» ASSIGNED TASK:
Set down every record below exactly as it appears, but without the pictures.

BEGIN

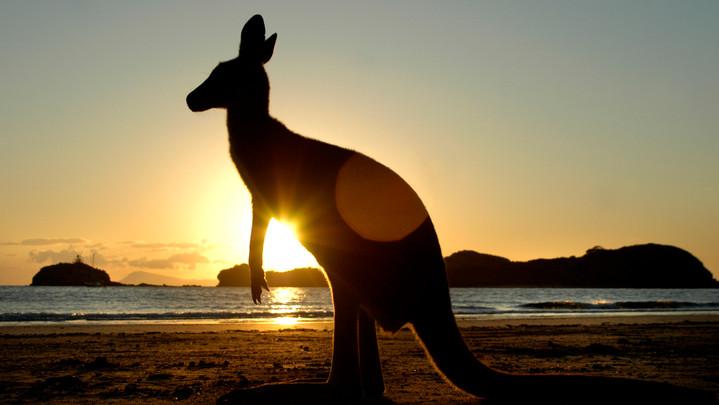 Australie055.jpg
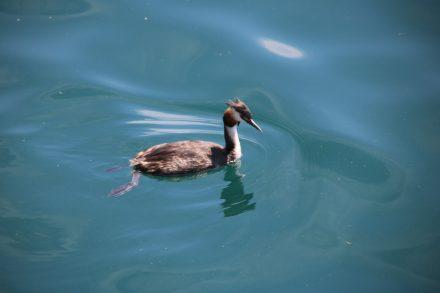 Auf dem Spiegelwasser des Comer Sees macht der Haubentaucher eine gute Figur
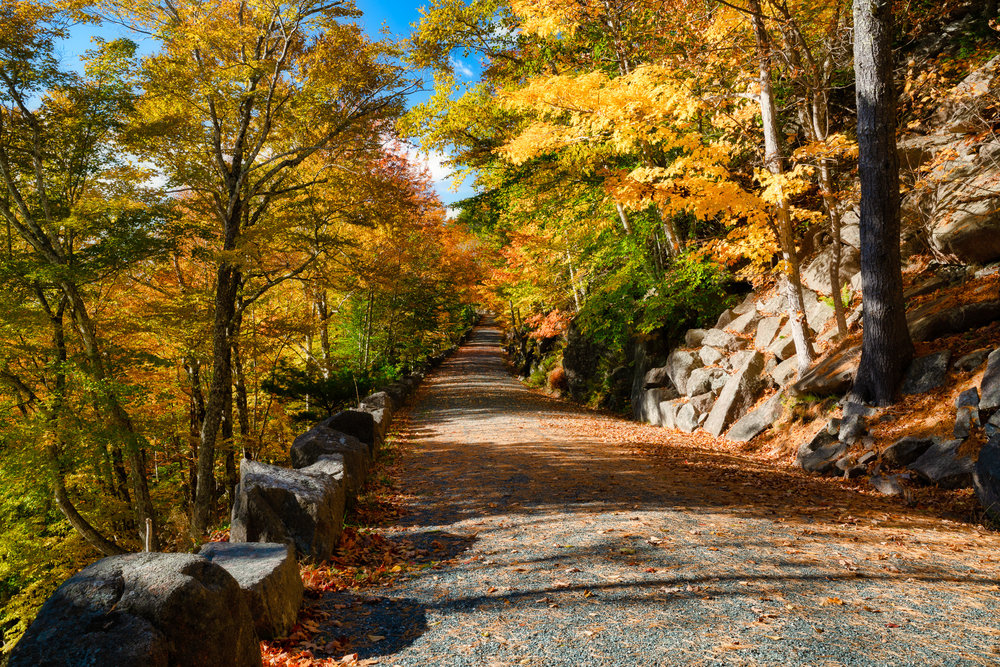 Carriage Roads, Acadia National Park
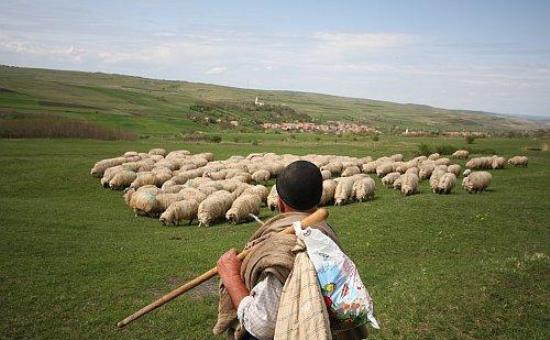 cioban ocnamuresonline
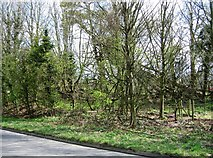 SU6350 : Patch of woodland on Farleigh Road - B3046 by Given Up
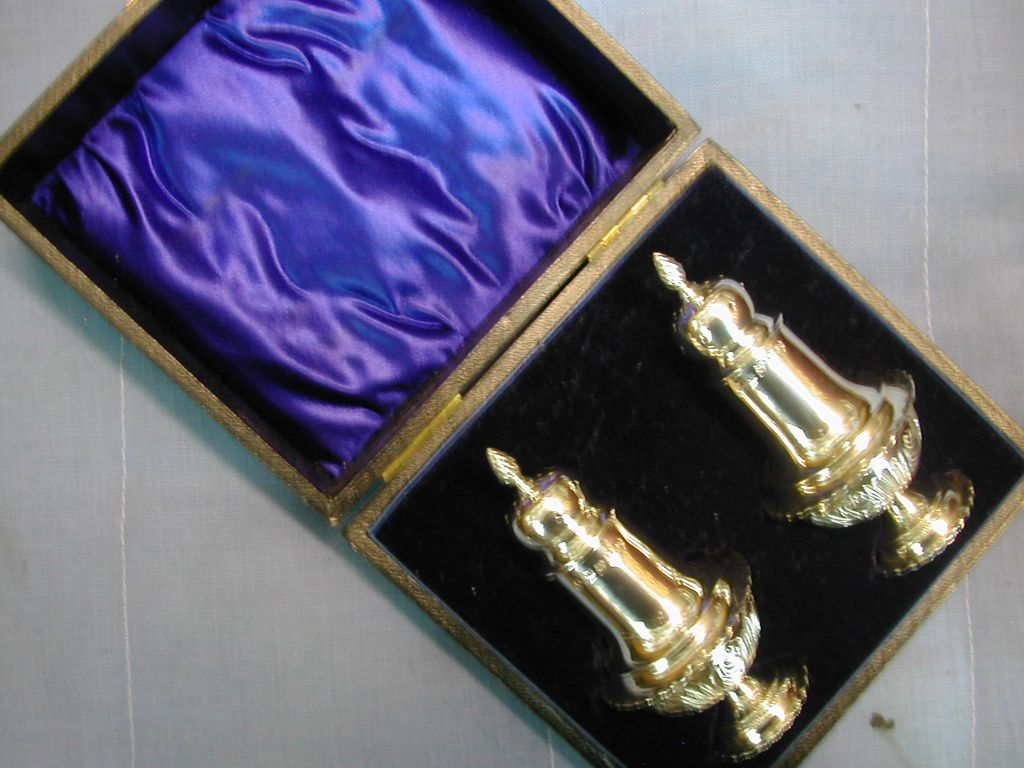 Cased Solid Silver Condiment ENGLISH Set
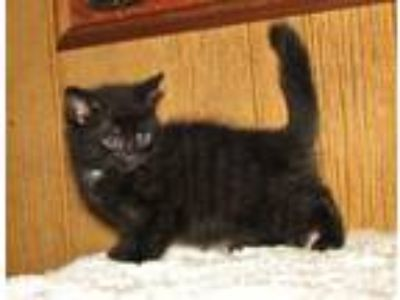 Adopt Calca (baby girl) a All Black Domestic Shorthair / Mixed (short coat) cat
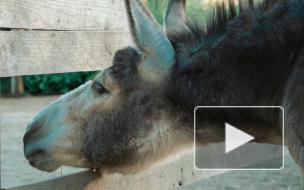 Центр Велес: история семьи осликов, которых в цирке решили пустить на колбасу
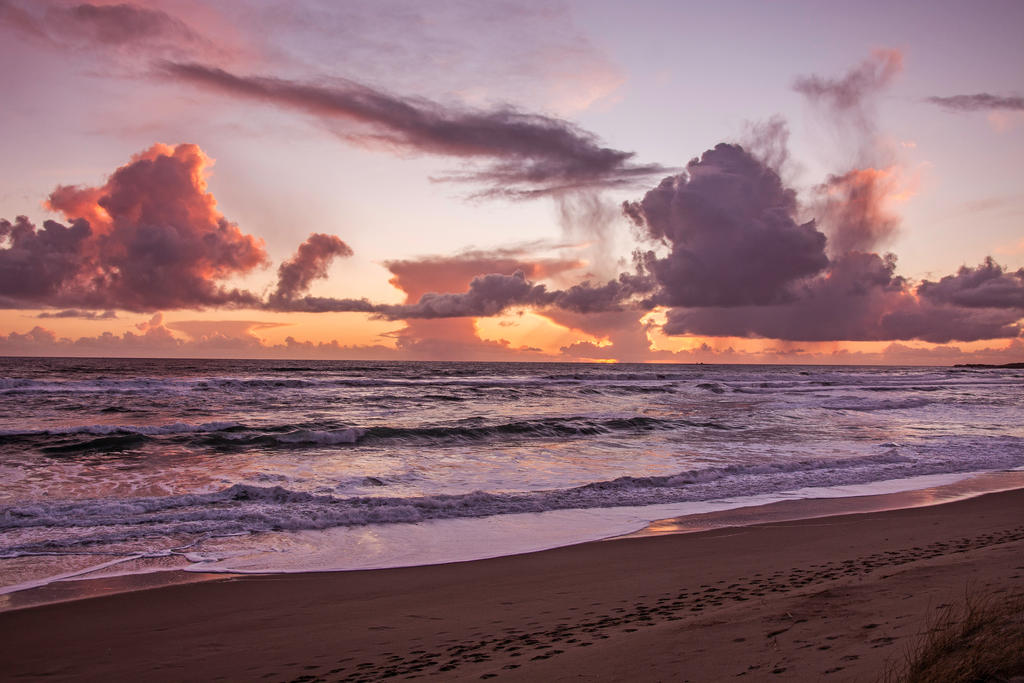 Pinky Beach by Becwa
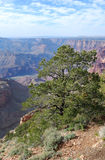 Grand Canyon Tree. Trees on the cliffs, Grand Canyon National Park, Arizona, USA Stock Images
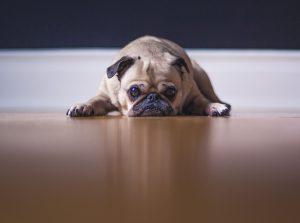 flat pug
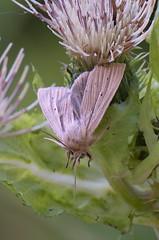 DSC_0304 (urmas ojango) Tags: harilikrohuöölane mythimnamythimnaimpura smokywainscot lepidoptera liblikalised insecta putukad insects moth öölased noctuidae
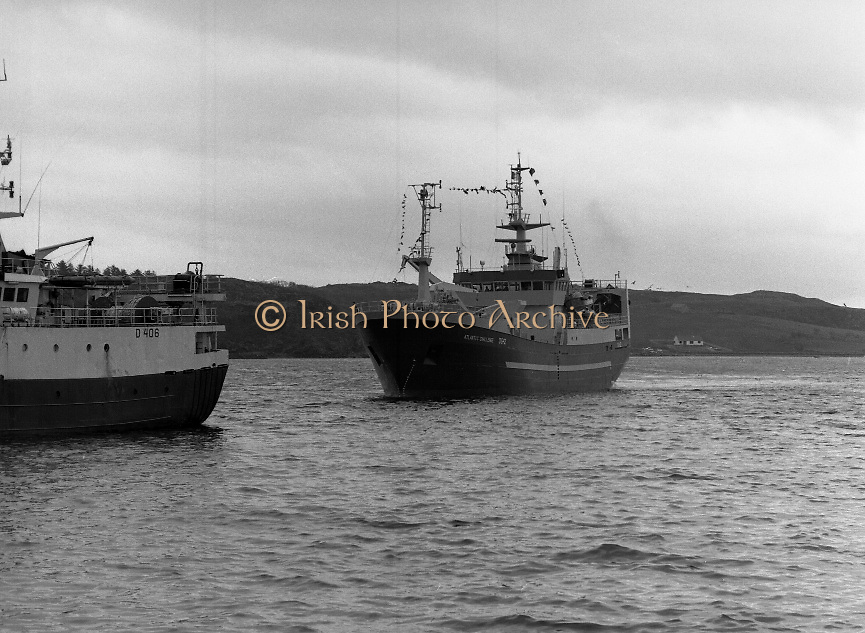 """Supertrawler arrives at Killybegs..1986..17.05.1986..05.17.1986..17th May 1986..""""Atlantic Challenge"""" the new IR£6million supertrawler,the flag ship of the Irish fishing fleet arrived at Killybegs today. The vessel was built for Killybegs' Enterprises in Bergen,Norway. Killybegs' Enterprises also have """"Western Viking"""".""""Jasper Sea"""" and""""Silver King""""supertrawlers in their fleet..The vessel will be skippered by Mr Martin Howley who originally trained with B.I.M.s National Fishery Training Centre, Greencastle..The company plans to fish for non-quota stocks such as Blue Whiting and Horse Mackerel,her fishing pattern will lessen dependence on mackerel as quotas are low for the Irish fleet...Picture shows a view from the quay as the """"Atlantic Challenge"""" heads into harbour."""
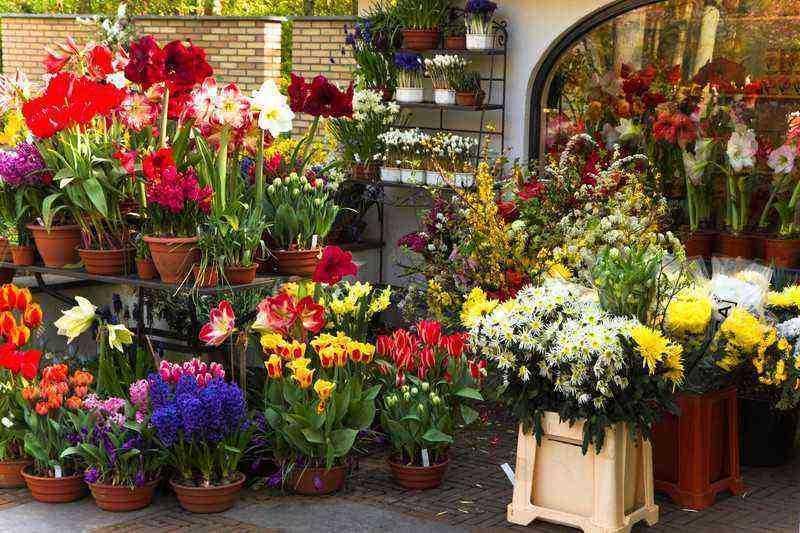Florist zone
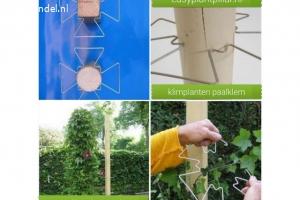KLIMPLANT draadrekken voor in plantenbakken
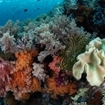 Colourful soft corals grow on a healthy reef
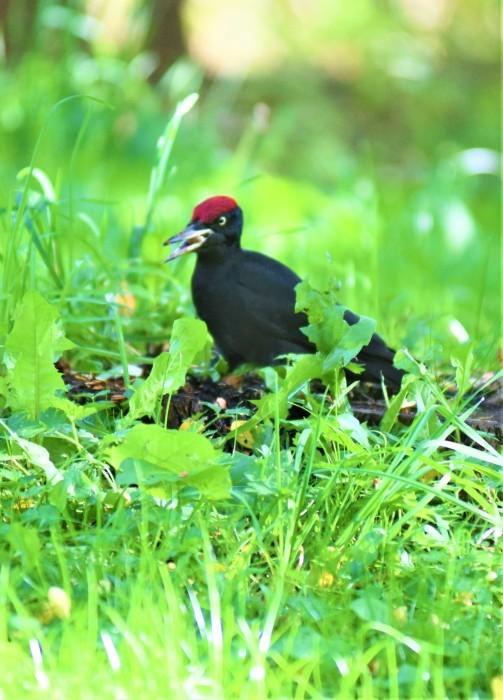 北の森からエゾリスとの鳥便り_d0098721_22190356.jpg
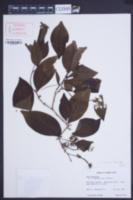 Inga fagifolia image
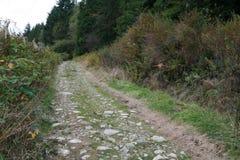 Hausse de la route Image libre de droits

END

» SOLUTION FOR THIS TASK:
 Australie055.jpg
 Auf dem Spiegelwasser des Comer Sees macht der Haubentaucher eine gute Figur
 Carriage Roads, Acadia National Park
 cioban ocnamuresonline
 SU6350 : Patch of woodland on Farleigh Road - B3046 by Given Up
 Cased Solid Silver Condiment ENGLISH Set
 Adopt Calca (baby girl) a All Black Domestic Shorthair / Mixed (short coat) cat
 Центр Велес: история семьи осликов, которых в цирке решили пустить на колбасу
 Pinky Beach by Becwa
 Grand Canyon Tree. Trees on the cliffs, Grand Canyon National Park, Arizona, USA Stock Images
 flat pug
 DSC_0304 (urmas ojango) Tags: harilikrohuöölane mythimnamythimnaimpura smokywainscot lepidoptera liblikalised insecta putukad insects moth öölased noctuidae
 """Supertrawler arrives at Killybegs..1986..17.05.1986..05.17.1986..17th May 1986..""""Atlantic Challenge"""" the new IR£6million supertrawler,the flag ship of the Irish fishing fleet arrived at Killybegs today. The vessel was built for Killybegs' Enterprises in Bergen,Norway. Killybegs' Enterprises also have """"Western Viking"""".""""Jasper Sea"""" and""""Silver King""""supertrawlers in their fleet..The vessel will be skippered by Mr Martin Howley who originally trained with B.I.M.s National Fishery Training Centre, Greencastle..The company plans to fish for non-quota stocks such as Blue Whiting and Horse Mackerel,her fishing pattern will lessen dependence on mackerel as quotas are low for the Irish fleet...Picture shows a view from the quay as the """"Atlantic Challenge"""" heads into harbour."""
Florist zone
KLIMPLANT draadrekken voor in plantenbakken
 Colourful soft corals grow on a healthy reef
 北の森からエゾリスとの鳥便り_d0098721_22190356.jpg
 Inga fagifolia image
 Hausse de la route Image libre de droits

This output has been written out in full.